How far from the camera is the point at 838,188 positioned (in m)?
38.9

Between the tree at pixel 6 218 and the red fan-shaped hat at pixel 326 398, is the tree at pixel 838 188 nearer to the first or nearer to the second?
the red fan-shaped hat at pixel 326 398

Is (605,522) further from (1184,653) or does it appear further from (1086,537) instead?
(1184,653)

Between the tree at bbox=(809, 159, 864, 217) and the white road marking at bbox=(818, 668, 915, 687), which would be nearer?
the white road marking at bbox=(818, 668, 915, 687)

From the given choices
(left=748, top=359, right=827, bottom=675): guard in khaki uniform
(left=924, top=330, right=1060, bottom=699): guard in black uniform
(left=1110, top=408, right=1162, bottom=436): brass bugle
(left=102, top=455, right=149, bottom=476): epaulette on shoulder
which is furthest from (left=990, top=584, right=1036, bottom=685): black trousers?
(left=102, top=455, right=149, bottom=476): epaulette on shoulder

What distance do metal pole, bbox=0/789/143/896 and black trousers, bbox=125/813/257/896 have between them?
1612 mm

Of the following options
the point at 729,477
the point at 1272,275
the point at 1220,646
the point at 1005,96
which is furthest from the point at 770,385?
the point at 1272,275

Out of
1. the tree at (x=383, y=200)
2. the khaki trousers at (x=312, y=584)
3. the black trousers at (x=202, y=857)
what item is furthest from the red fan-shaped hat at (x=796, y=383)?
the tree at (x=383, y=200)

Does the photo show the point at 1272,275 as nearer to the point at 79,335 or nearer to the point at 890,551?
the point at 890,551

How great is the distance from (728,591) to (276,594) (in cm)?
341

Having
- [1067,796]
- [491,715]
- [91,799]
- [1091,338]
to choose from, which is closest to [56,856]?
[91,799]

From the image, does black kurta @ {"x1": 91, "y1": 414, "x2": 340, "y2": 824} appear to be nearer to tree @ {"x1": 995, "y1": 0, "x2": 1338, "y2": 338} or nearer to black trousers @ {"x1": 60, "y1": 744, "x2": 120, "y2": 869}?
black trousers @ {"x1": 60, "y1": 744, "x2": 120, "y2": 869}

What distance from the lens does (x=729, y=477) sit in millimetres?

-- Written exercise --
In these lines, replace "brass bugle" with "silver trumpet" and leave everything else as it is.

-- Problem solution --
How far from the camera is the point at 838,188 positioned (in m)?
38.9

Between the tree at pixel 6 218 and the red fan-shaped hat at pixel 326 398, is the tree at pixel 838 188 nearer to the first or nearer to the second?
the red fan-shaped hat at pixel 326 398

Is (605,522) further from (1184,653) or does it appear further from (1086,537) instead?
(1184,653)

Between the tree at bbox=(809, 159, 864, 217) and the white road marking at bbox=(818, 668, 915, 687), which would be nearer?
the white road marking at bbox=(818, 668, 915, 687)

From the given choices
(left=748, top=359, right=827, bottom=675): guard in khaki uniform
(left=924, top=330, right=1060, bottom=699): guard in black uniform
(left=1110, top=408, right=1162, bottom=436): silver trumpet
(left=102, top=455, right=149, bottom=476): epaulette on shoulder
which is furthest from (left=990, top=584, right=1036, bottom=685): black trousers?
(left=102, top=455, right=149, bottom=476): epaulette on shoulder

What distance do metal pole, bbox=0/789/143/896 and black trousers, bbox=125/813/257/896 have between them?
1612 mm

Of the following options
the point at 729,477
the point at 1272,275
the point at 1220,646
the point at 1005,96
which is furthest from the point at 770,385?
the point at 1272,275

Out of
1. the tree at (x=383, y=200)
2. the khaki trousers at (x=312, y=584)
3. the black trousers at (x=202, y=857)
what item is furthest from the red fan-shaped hat at (x=796, y=383)?
the tree at (x=383, y=200)

Does the photo show the point at 1272,275 as nearer to the point at 79,335 or nearer to the point at 890,551?
the point at 890,551

How great is the distance from (728,591) to (276,594) (in cm)?
341

Having
- [1067,796]
- [491,715]
- [91,799]
- [1091,338]
to choose from, which is closest to [56,856]?
[91,799]

From the image, does black kurta @ {"x1": 91, "y1": 414, "x2": 340, "y2": 824} appear to be nearer to tree @ {"x1": 995, "y1": 0, "x2": 1338, "y2": 338} or nearer to black trousers @ {"x1": 60, "y1": 744, "x2": 120, "y2": 869}?
black trousers @ {"x1": 60, "y1": 744, "x2": 120, "y2": 869}

What distance from the lens does (x=729, y=477) sit in millimetres?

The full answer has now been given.